I finally got back to Dante Yard to take a few pictures of the long-disused turntable. I had to clamber (and believe me, I clambered) up a hillside on the far side of the turntable to try to get the whole thing in frame. I didn’t quite, but I got most of it.
Using a turntable like this saved a lot of time when you needed to get a locomotive (all 100 tons or so of it) turned around.
And the motor that did all the work wasn’t that big:
Look at how rusty the tracks are:
I wonder if it was good to have the title of “the guy who runs the turntable”?
This is over in Unicoi County.
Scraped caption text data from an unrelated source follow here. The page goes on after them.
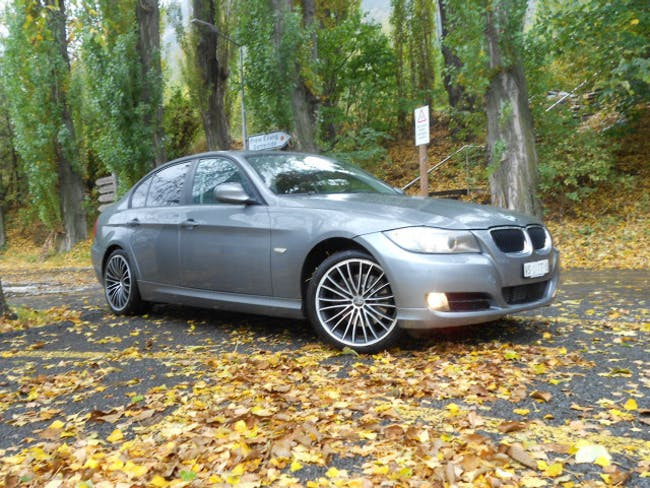 saloon BMW 3er 320d more4you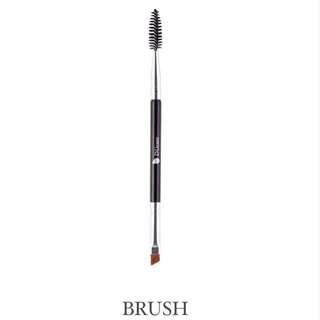 2-in-1 Brush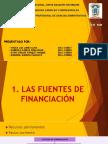 FUENTES DE FINANCIAMIENTO.pptx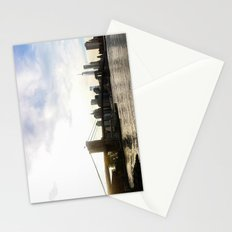 New York City Bridges Stationery Cards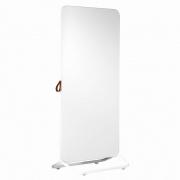 Chameleon Mobile dubbelzijdig whiteboard 890x1920mm wit/ frame wit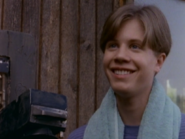 Billy Harlan - Welcome to Camp Nightmare (TV Episode)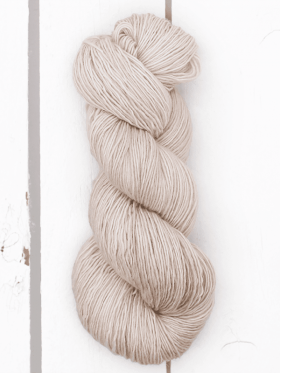 Tosh Merino Light - Paper 274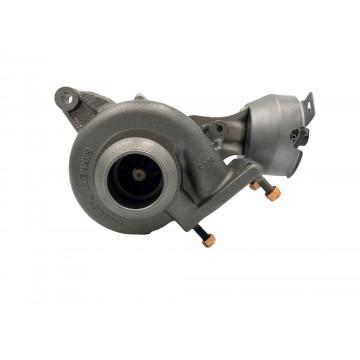 Turbodmychadlo Seat Ibiza II 1.9 TDI 81 KW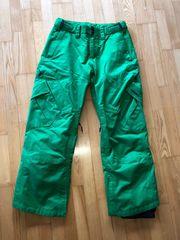 Zimtstern Snowboardhose grün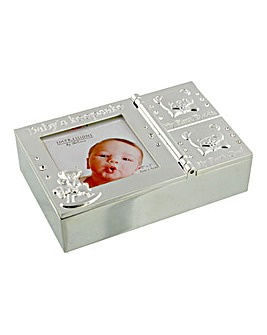 Silver Plated Keepsake Box with Tooth an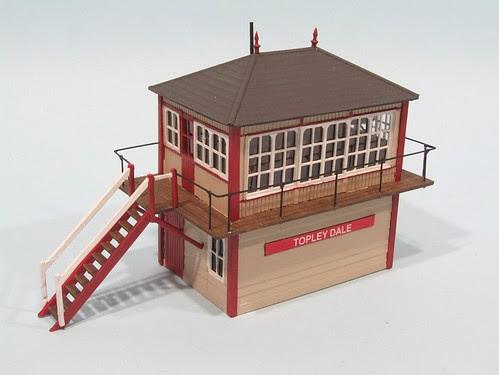 Topley Dale Signal box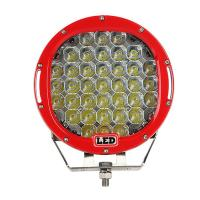 China 9 inch Led work light with 111Watt , 37pcs*3w high intensity CREE LEDS, Black, Red, Bule, Yellow Body color for choose wholesale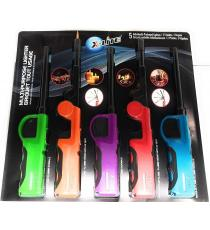 X-Lite multi-purpose lighters, pack of 5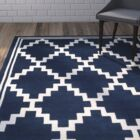 Wilkin Wool Navy/Ivory Area Rug Rug Size: Rectangle 4' x 6'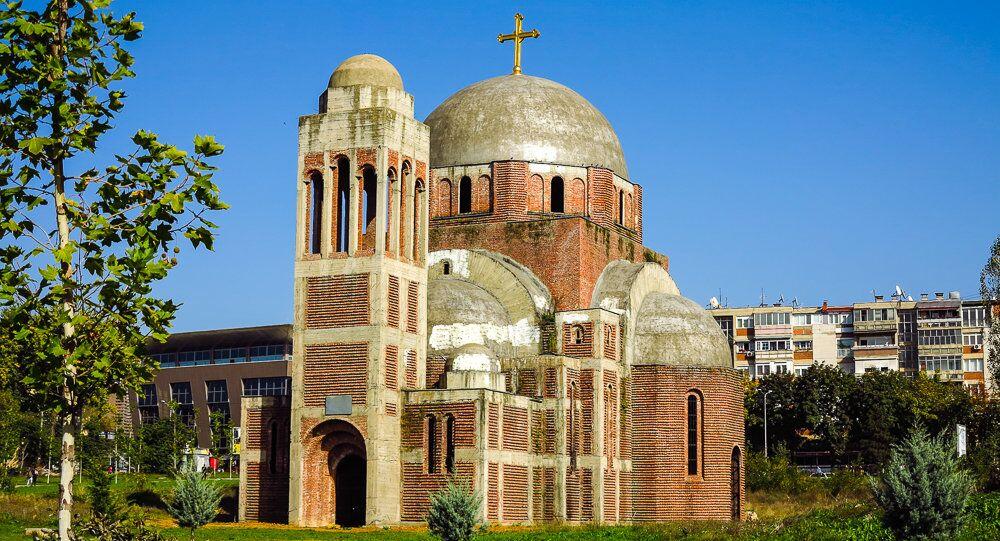 Igreja ortodoxa do Cristo Salvador em Pristina, capital de Kosovo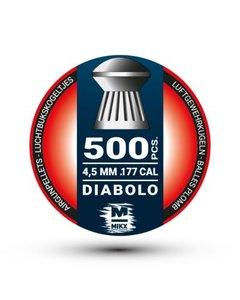 H&N Ansia Diabolo bolkop 4,50mm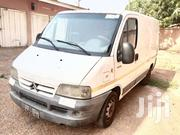 Citroen Jumper, Diesel With Low Fuel Consumption | Heavy Equipments for sale in Greater Accra, Abelemkpe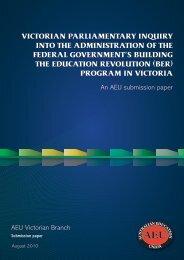 jg ber inquiry aeu submission - Australian Education Union ...
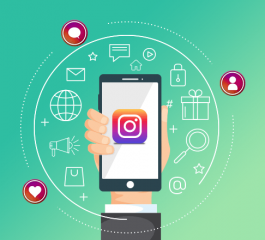 How-to-be-successful-with-Insgram-for-Business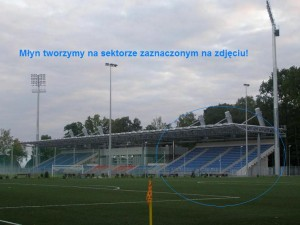 stadion_sokola_ostroda04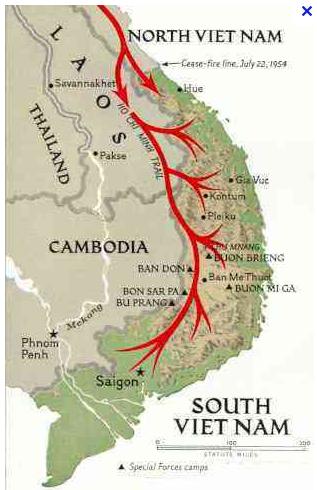 vietnam map - ho chi min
He’s pulling empty hoppers, so he’s headed north.
When I was doing the tunnels on the old Clinchfield for this website, I paid close attention to these mile markers, since Goforth has the tunnels noted that way in his book.
These are both early shots of Natural Tunnel, near Duffield (sort of) in Virginia. This first one is an E.C. Kropp (Milwaukee) card. These people are obviously celebrating something. The sign on the red-topped building reads “Natural Tunnel”. There are no power poles visible. I would guess that the original picture (it was in black and white; the color was added at the printing company) dates to the first quarter of the 20th century. Note that the railroad is listed as “C.C. & O”.
This is a somewhat newer card, an Asheville Post Card Company issue. On the back: “The Natural Tunnel, located on U.S. Highway 23, 14 miles west of Gate City, Virginia, in Scott County, is said to be the only Natural Tunnel in the world used by a railroad. Through it the Southern Railroad has hauled many million tons of coal from the rich deposits of Southwest Virginia. (Kodachrome by Robert Suttle)”
Note that there are now power poles through the tunnel.
The information about the important Clinchfield Railroad Nora spur is here.
Here’s what part of it looked like a couple of years ago. This is near Nora and looking south.
I found two dates on the rails in this section: 1926 (Carnegie Steel) and 1949 (Tennessee).
These three are real photo postcards; that is, one-off postcards made by Kodak from negatives sent in by camera owners. The photo of the N&W hopper and the two crew cars can be dated to between 1904 and 1918, as can the shot of the steam locomotive. The one of the crane resetting a CC&O derailment is from the 1918-1930 period. There is no other identifying information on any of these cards. I think they’re fascinating and I snapped them up as soon as I saw them.